Whenever a line in the entries below contains "elementor", copy that line.

##### Supplied records

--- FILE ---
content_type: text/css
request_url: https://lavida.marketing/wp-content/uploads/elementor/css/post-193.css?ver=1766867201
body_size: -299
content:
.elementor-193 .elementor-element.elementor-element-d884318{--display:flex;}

##########
##### Supplied records

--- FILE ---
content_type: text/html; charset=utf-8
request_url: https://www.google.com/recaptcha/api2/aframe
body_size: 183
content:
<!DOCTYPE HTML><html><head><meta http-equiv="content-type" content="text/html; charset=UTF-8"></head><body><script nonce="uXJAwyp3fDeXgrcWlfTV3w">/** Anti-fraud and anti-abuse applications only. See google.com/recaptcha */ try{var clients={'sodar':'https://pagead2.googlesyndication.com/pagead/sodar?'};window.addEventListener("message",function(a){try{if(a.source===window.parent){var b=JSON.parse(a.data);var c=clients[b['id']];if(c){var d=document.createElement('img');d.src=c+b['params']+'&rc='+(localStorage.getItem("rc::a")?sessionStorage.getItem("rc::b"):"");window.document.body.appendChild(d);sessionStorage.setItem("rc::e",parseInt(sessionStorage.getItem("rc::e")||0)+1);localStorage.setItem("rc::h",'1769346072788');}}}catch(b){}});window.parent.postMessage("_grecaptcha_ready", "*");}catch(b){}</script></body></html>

##########

### Solution to this problem
request_url: https://lavida.marketing/wp-content/uploads/elementor/css/post-193.css?ver=1766867201
.elementor-193 .elementor-element.elementor-element-d884318{--display:flex;}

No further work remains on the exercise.